Nelson Marcenaro

Personal information
- Full name: Nelson Luis Marcenaro Nieves
- Date of birth: 4 September 1952
- Place of birth: Montevideo, Uruguay
- Date of death: 13 May 2021 (aged 68)
- Position: Centre back

Youth career
- Progreso

Senior career*
- Years: Team / Apps / (Gls)
- 1970–1971: Progreso
- 1972–1977: Portuguesa
- 1978–1984: Peñarol
- 1985: Emelec

International career
- 1979–1981: Uruguay / 8 / (0)

= Nelson Marcenaro =

Uruguayan footballer (1952–2021)

Nelson Luis Marcenaro Nieves (4 September 1952 – 13 May 2021) was an Uruguayan footballer who played as a centre back.

==Career==
Born in Montevideo, Marcenaro played club football for Progreso, Portuguesa, Peñarol, and Emelec. With Peñarol he won the national title on four occasions, and also won the Copa Libertadores and Intercontinental Cup.

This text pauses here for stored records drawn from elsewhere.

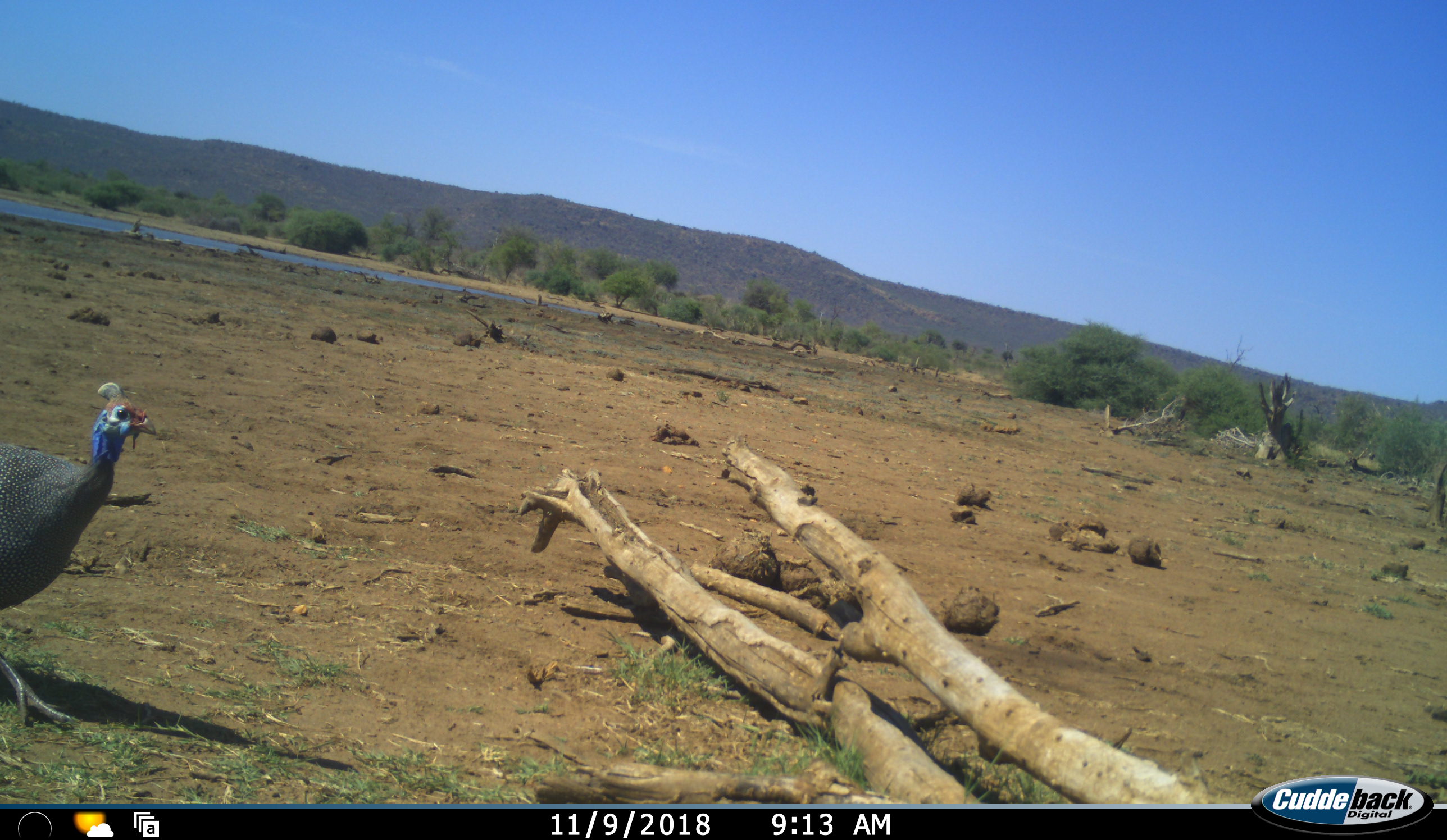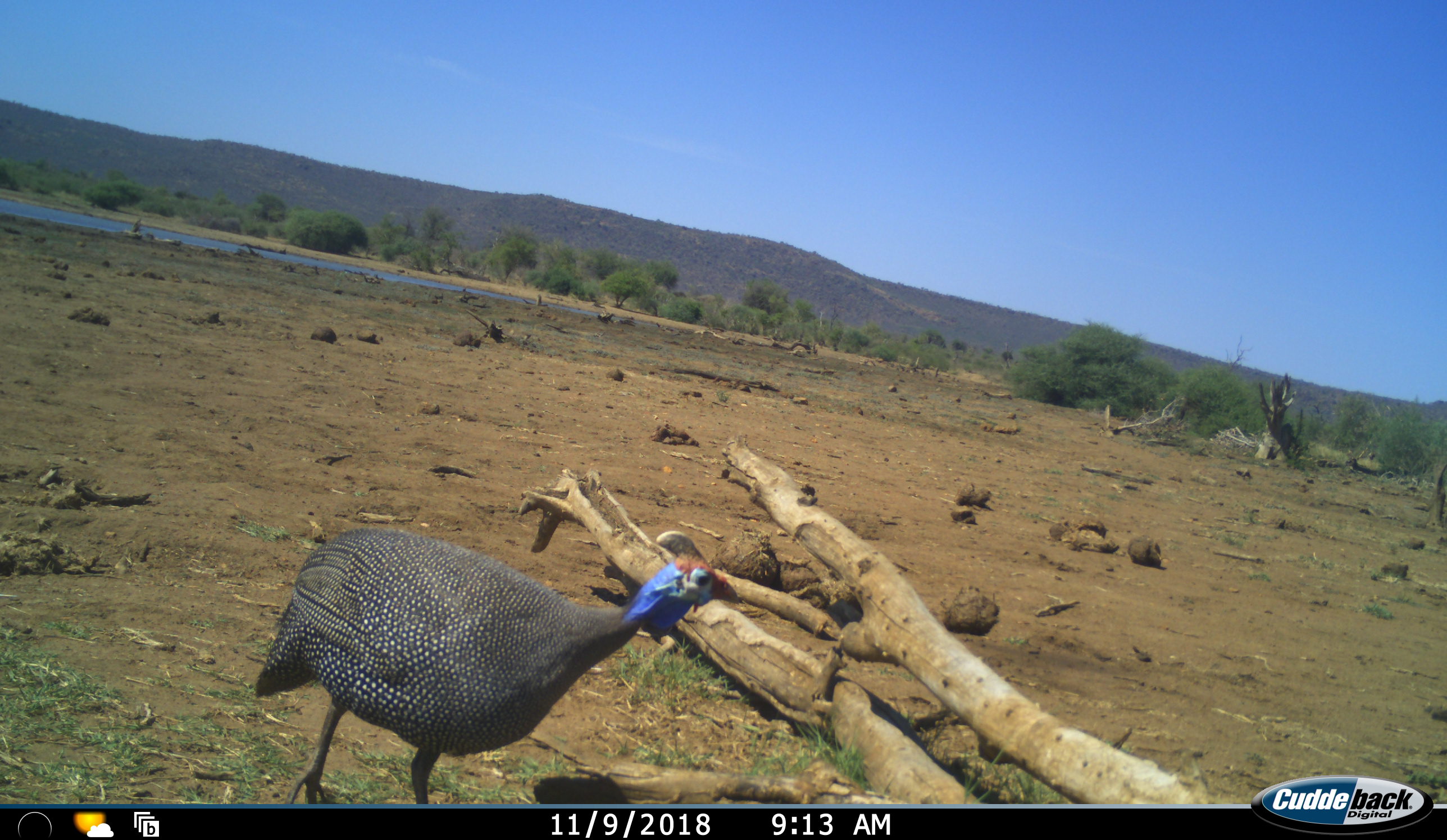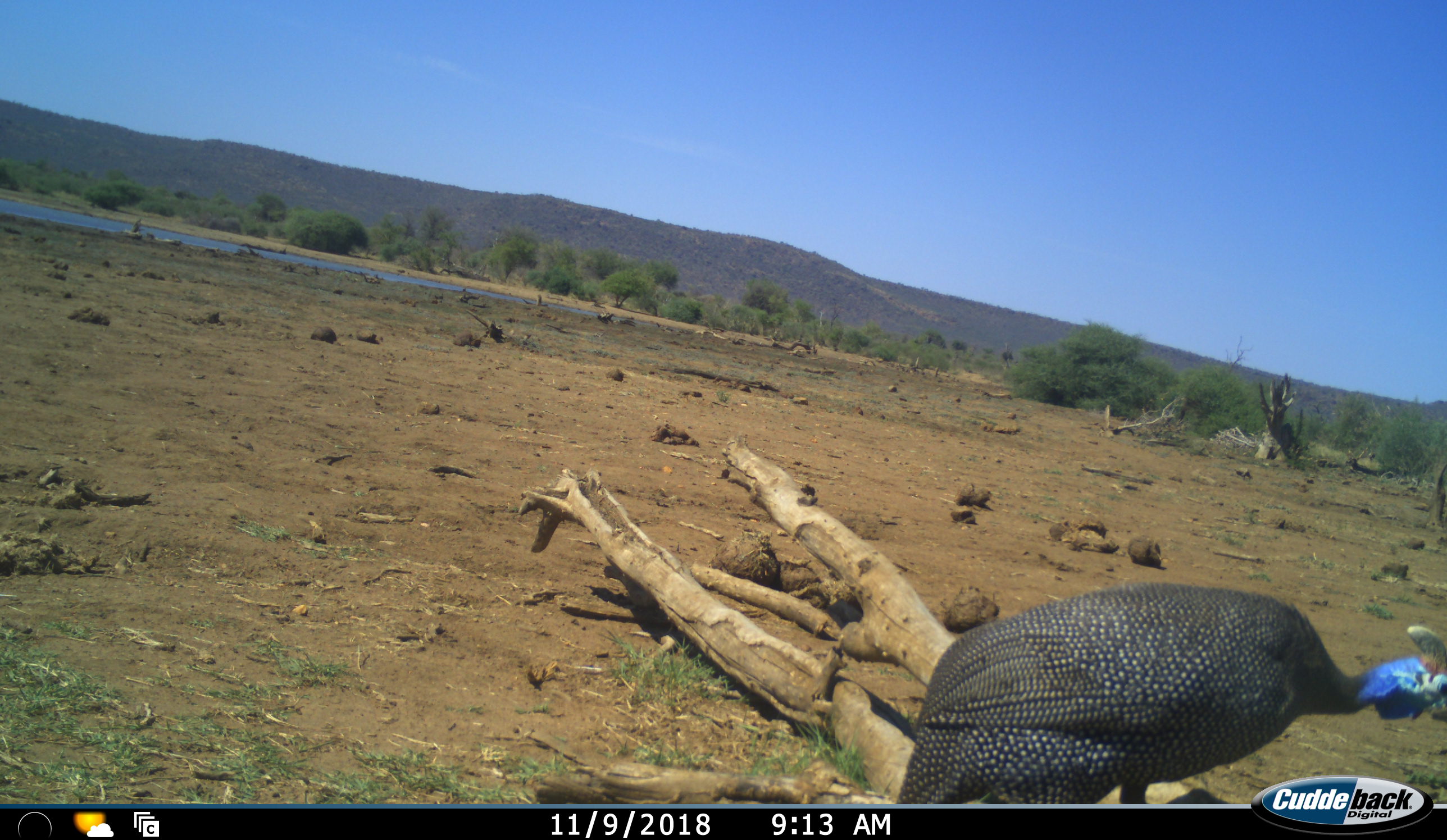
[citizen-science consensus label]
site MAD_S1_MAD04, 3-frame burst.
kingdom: Animalia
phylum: Chordata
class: Aves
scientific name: Aves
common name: bird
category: birdother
Birdother (bird) (Aves), count 1. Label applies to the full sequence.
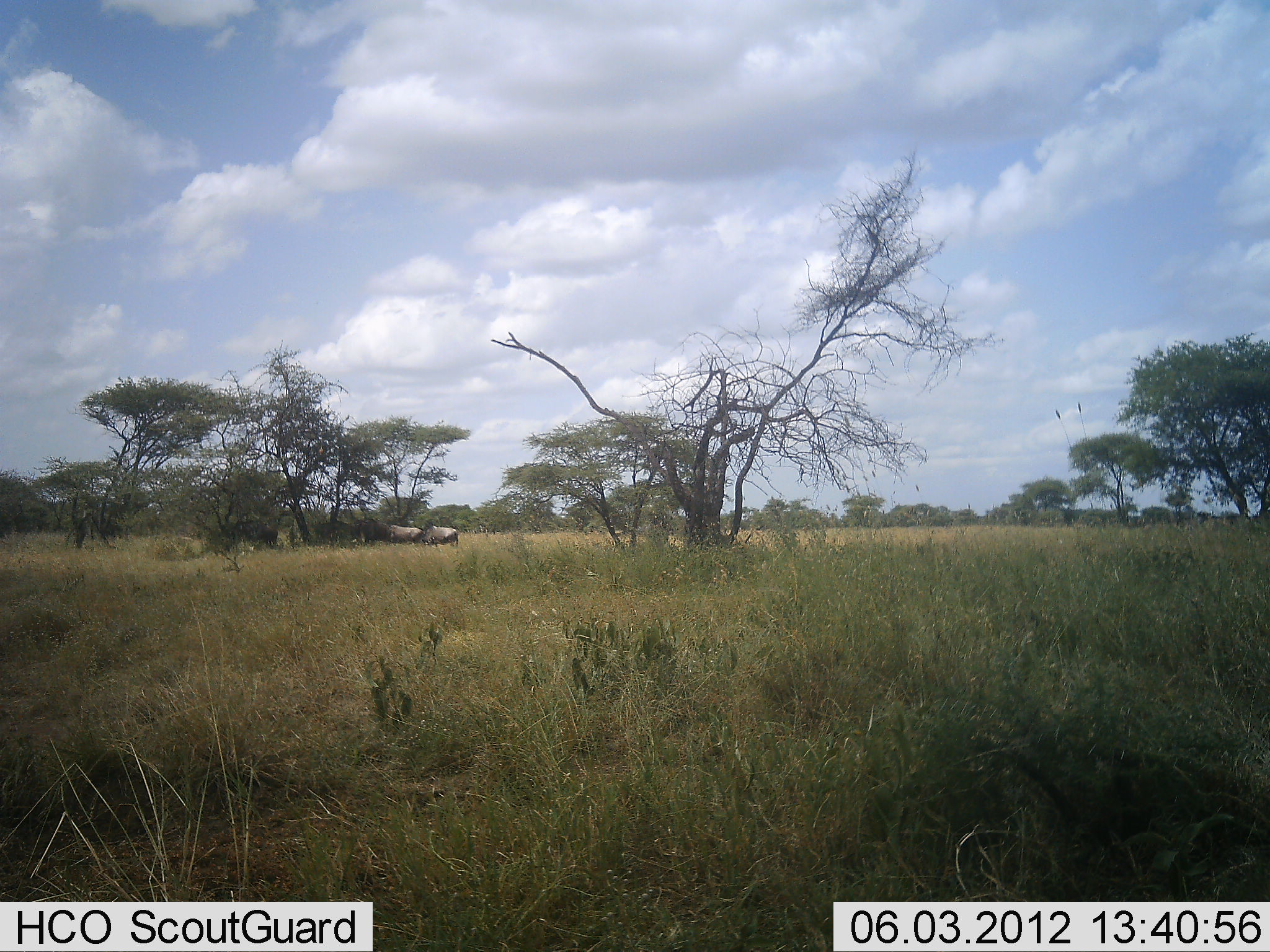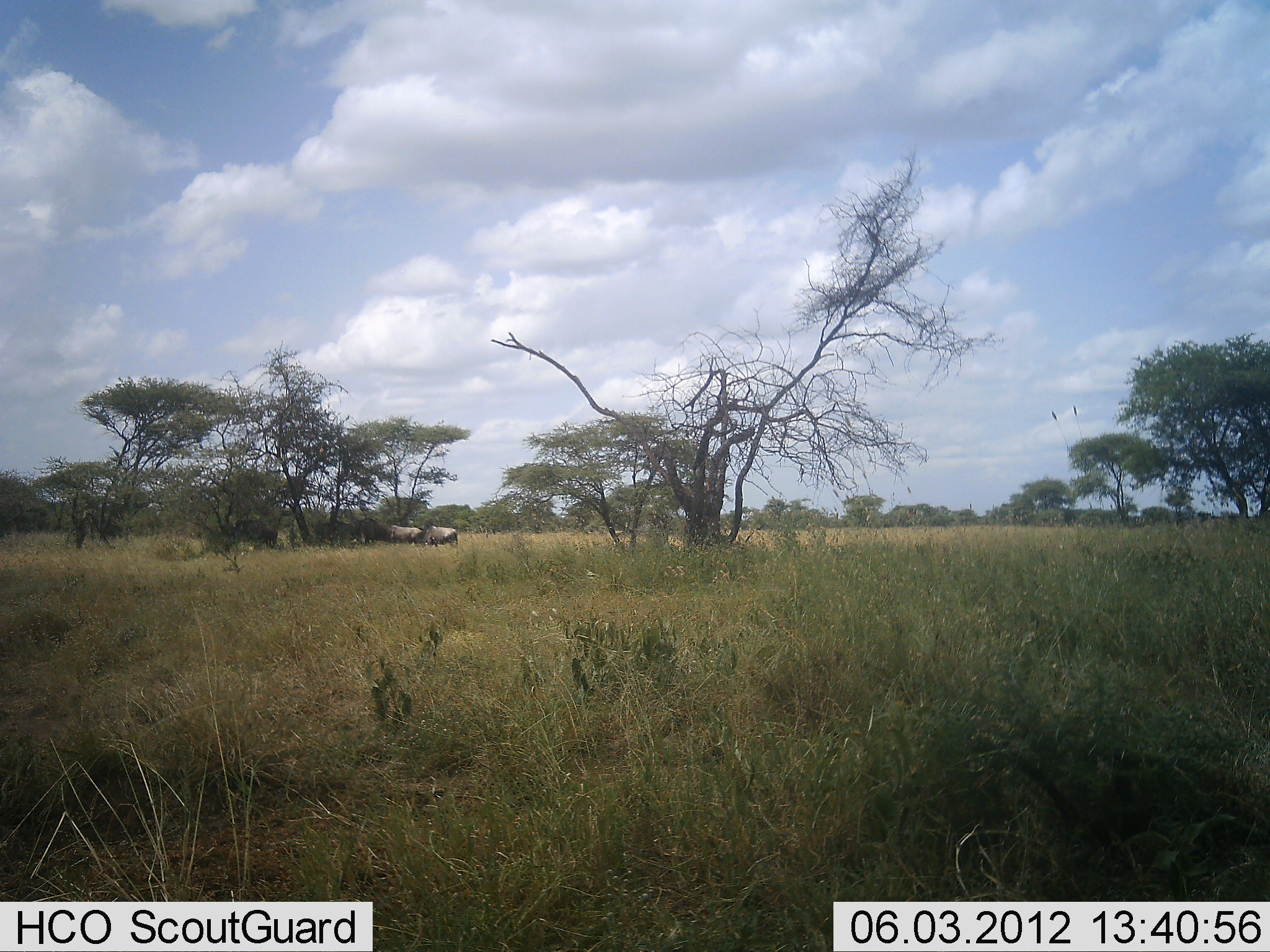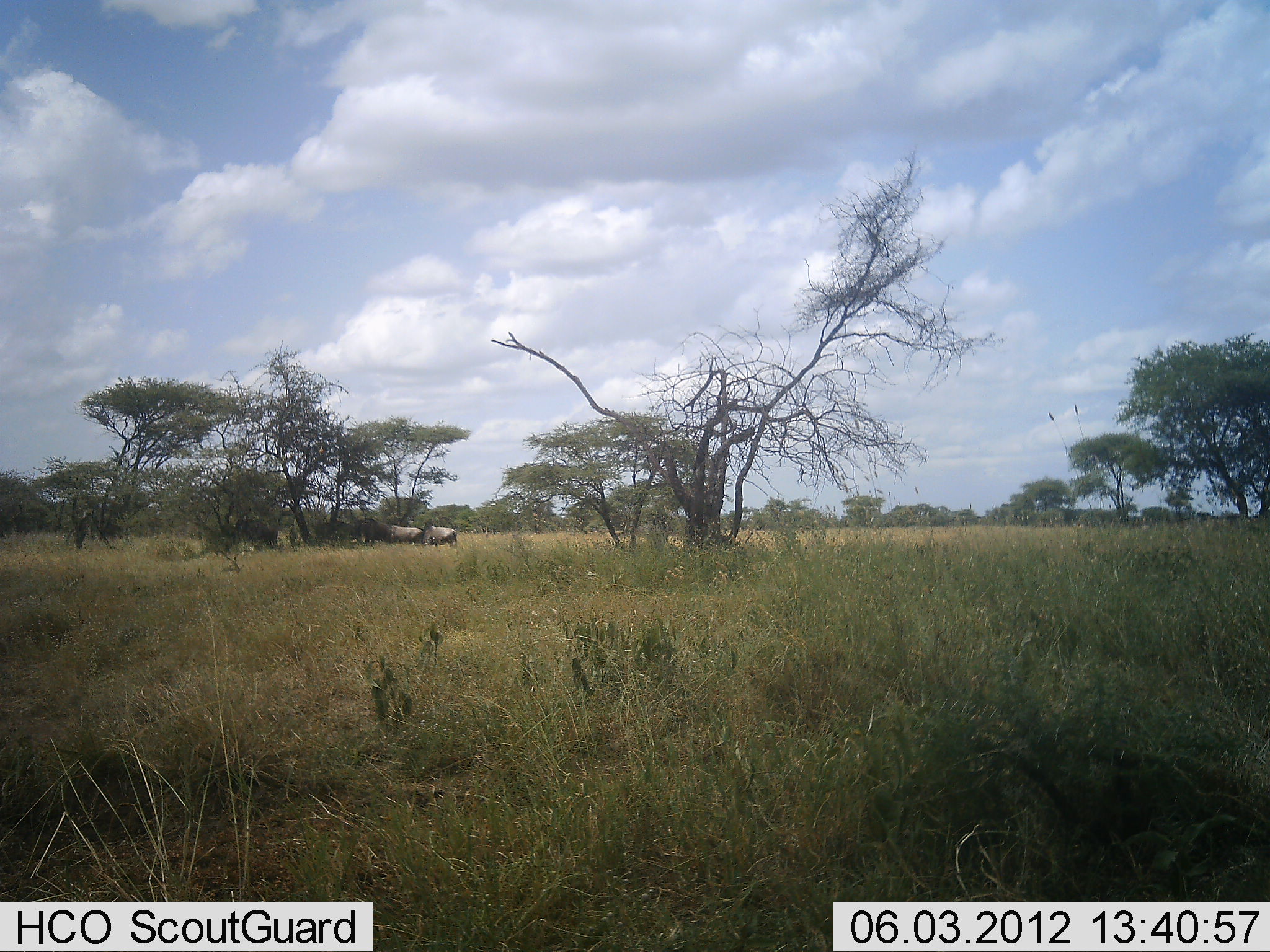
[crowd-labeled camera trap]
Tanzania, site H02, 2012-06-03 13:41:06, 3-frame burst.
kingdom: Animalia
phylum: Chordata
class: Mammalia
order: Artiodactyla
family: Bovidae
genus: Connochaetes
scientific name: Connochaetes taurinus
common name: blue wildebeest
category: wildebeest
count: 4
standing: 70%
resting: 20%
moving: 0%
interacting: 0%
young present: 0%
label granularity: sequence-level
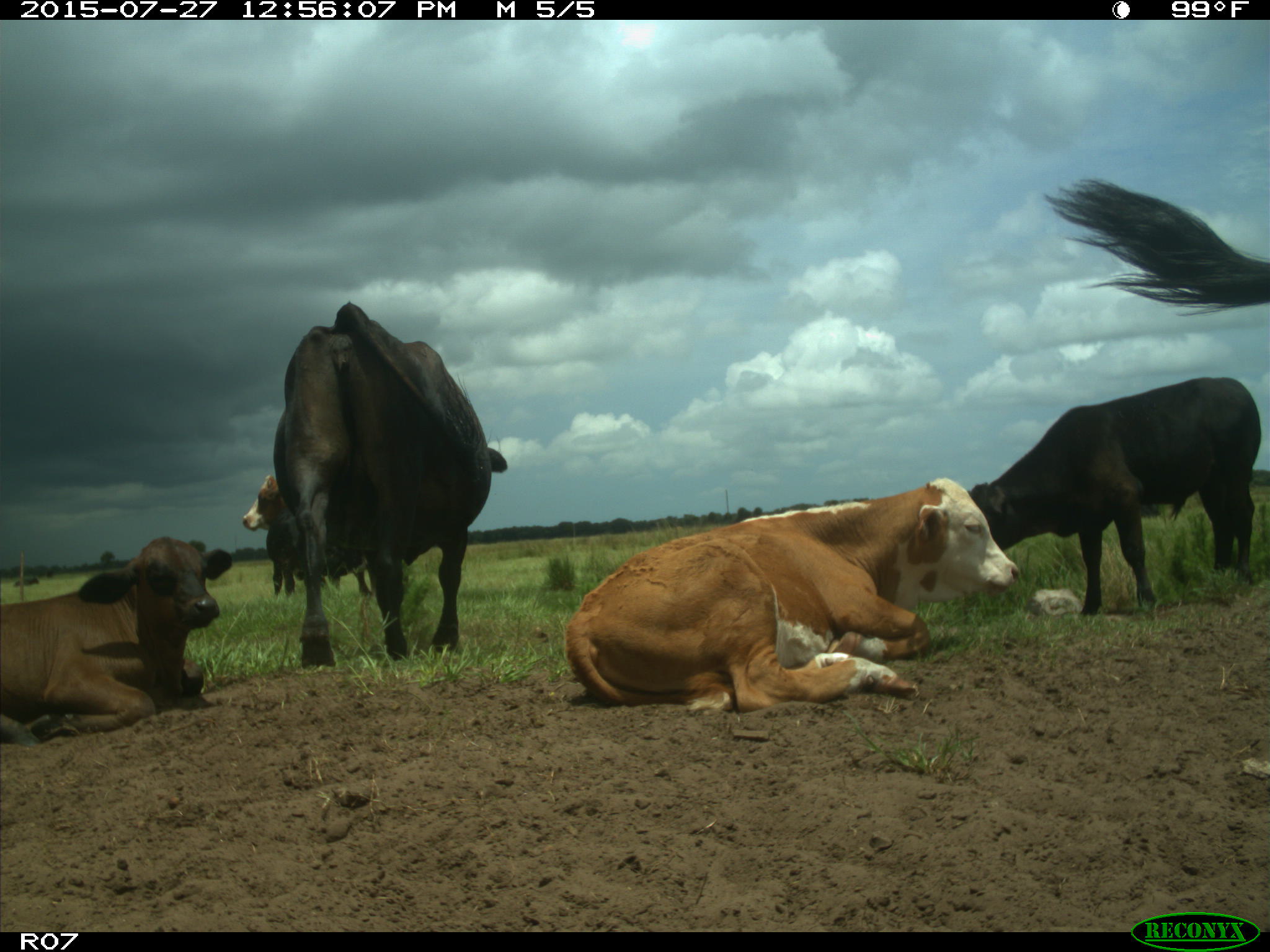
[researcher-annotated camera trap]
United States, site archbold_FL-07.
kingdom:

He also earned 8 caps for the Uruguay national team between 1979 and 1981, they won the 1980 Mundialito.

==Personal life==
His brother Roland was also a footballer and later a coach.

From 2014 he worked to support former footballers with food and housing.

He suffered a stroke in March 2020. He died on 13 May 2021, aged 68, from a heart attack.